Third, distribution costs are a significant factor that impacts hotel profitability. Looking at Gross RevPAR or ADR29 without determining the distribution costs associated with direct and indirect channels (like Online Travel Agencies) is not enough. With distribution costs ranging up to 35% per reservation, all bookings are not created equal. Kalibri Labs uses analytics to determine Contribution Profit, which helps hoteliers simplify channel cost reporting to optimize profitability. Startups like Skipper further assist hotels in driving increased direct reservations, the channel with the highest profit margin. Combining the knowledge of net distribution costs and the ability to improve direct distribution is an important value proposition for ownership and management.
Fourth, is the potential rise of tech-enabled property management companies that strive to maximize operational efficiency and profitability. Ideally, these tech-enabled property managers would be able to remove or reduce revenue management and finance department personnel at the property level and automate general hotel operations to allow front-line employees to do what they do best: host. Life House is a company that is doing this by creating a singular hotel operating system (“OS”) that today layers on top of a hotel’s existing system (for example, a property management system like Opera), and over time replace all systems. The clean hotel tech architecture allows for integration with industry-agnostic software products that otherwise can’t be used in the industry. Theoretically, these tech-enabled property managers should be able to charge lower base fees and back-up efficiency claims by demanding higher IMFs.
It Is an Exciting Time to Be a Part of the Travel and Hospitality-tech Ecosystem, and HMAs Should Not Stand in the Way.
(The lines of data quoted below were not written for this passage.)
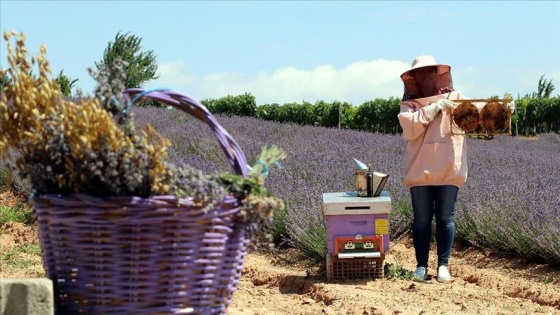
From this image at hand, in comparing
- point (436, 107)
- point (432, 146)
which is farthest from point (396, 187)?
point (436, 107)

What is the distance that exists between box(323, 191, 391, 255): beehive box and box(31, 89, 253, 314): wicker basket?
9.76ft

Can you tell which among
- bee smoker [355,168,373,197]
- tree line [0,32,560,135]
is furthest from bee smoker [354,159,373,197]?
tree line [0,32,560,135]

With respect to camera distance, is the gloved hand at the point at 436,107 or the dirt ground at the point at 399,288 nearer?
the dirt ground at the point at 399,288

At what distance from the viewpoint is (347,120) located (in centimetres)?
2600

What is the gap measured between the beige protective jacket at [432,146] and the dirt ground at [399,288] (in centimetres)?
66

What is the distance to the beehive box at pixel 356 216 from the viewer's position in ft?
17.5

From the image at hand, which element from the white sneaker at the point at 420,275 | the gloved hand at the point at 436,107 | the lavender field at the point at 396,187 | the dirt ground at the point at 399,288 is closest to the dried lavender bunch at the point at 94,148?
the dirt ground at the point at 399,288

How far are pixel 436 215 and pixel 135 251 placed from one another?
Answer: 11.2 feet

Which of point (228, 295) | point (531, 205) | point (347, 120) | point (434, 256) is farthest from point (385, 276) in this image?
point (347, 120)

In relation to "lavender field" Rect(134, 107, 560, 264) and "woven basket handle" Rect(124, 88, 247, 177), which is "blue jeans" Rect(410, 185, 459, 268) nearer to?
"lavender field" Rect(134, 107, 560, 264)

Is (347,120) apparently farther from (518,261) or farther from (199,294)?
(199,294)

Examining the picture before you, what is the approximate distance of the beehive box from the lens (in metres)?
5.34

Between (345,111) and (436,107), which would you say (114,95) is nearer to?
(436,107)

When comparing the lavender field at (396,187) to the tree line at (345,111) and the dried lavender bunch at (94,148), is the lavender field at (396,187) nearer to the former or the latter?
the dried lavender bunch at (94,148)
The current market represents an ideal opportunity for stakeholders to push forward more profit oriented HMA terms. As travel is experiencing a strong recovery, even without significant inbound Asian tourism, and given the expectation of continued rate hikes by the Federal Reserve, hotel demand growth is expected to continue to exceed supply growth over the next four to five years as the cost of capital remains high.30 This mismatch will shift more negotiating power into the hands of owners who have record levels of dry powder waiting on the sideline.31 With that said, owners should also have the foresight to properly incent managers by structuring better IMFs and consider allowing managers to participate in liquidation events.32
Most of the change will initially start with the independent hotels as the brands retain strong negotiating leverage through their distribution channels. However, players like CitizenM, Sonder, Kalibri Labs, Skipper, and Life House are a direct reaction to the lack of innovation in space. If they can show significant, sustained success and eat away at the incumbent market share, the brands will also agree to more profit oriented HMAs. The pandemic was a near-death experience for many legacy players and has been a wake-up call. Given the massive tech opportunity and shifting market dynamics, the next few years will be an exciting time to be a part of the travel and hospitality-tech ecosystem. We should not let the traditional HMA, with little change in over 50 years, stand in the way of this progress.